== RECORDS FOR THE EXERCISE ==

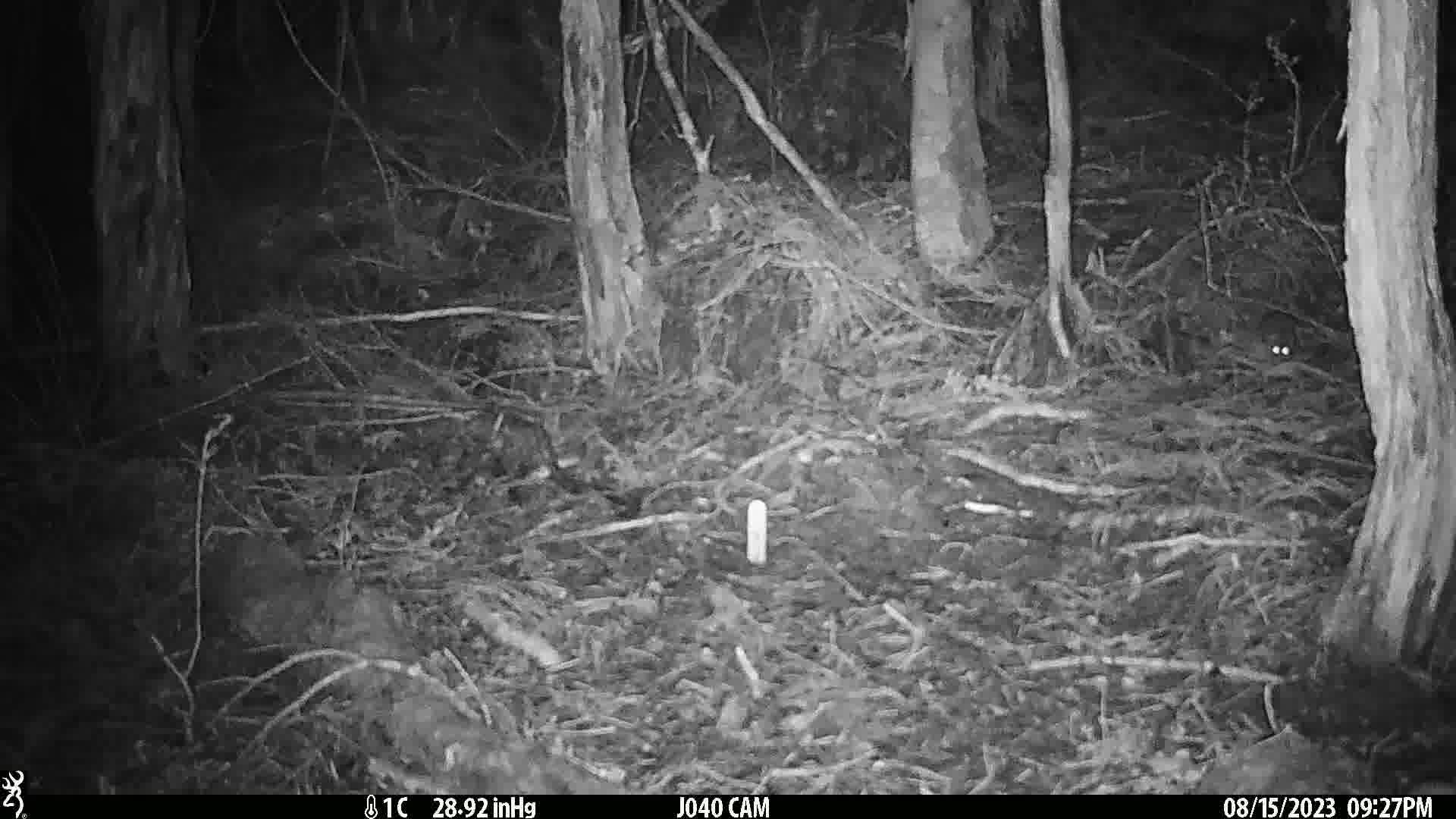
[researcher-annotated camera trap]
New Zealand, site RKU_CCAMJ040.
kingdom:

===
== RECORDS FOR THE EXERCISE ==

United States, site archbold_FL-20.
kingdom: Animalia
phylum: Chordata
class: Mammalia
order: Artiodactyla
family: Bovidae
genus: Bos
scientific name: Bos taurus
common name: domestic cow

===

| WORK ITEM |
Some lines above contain the word "site". Copy each of them.

| OUTPUT FOR THIS EXERCISE |
New Zealand, site RKU_CCAMJ040.
United States, site archbold_FL-20.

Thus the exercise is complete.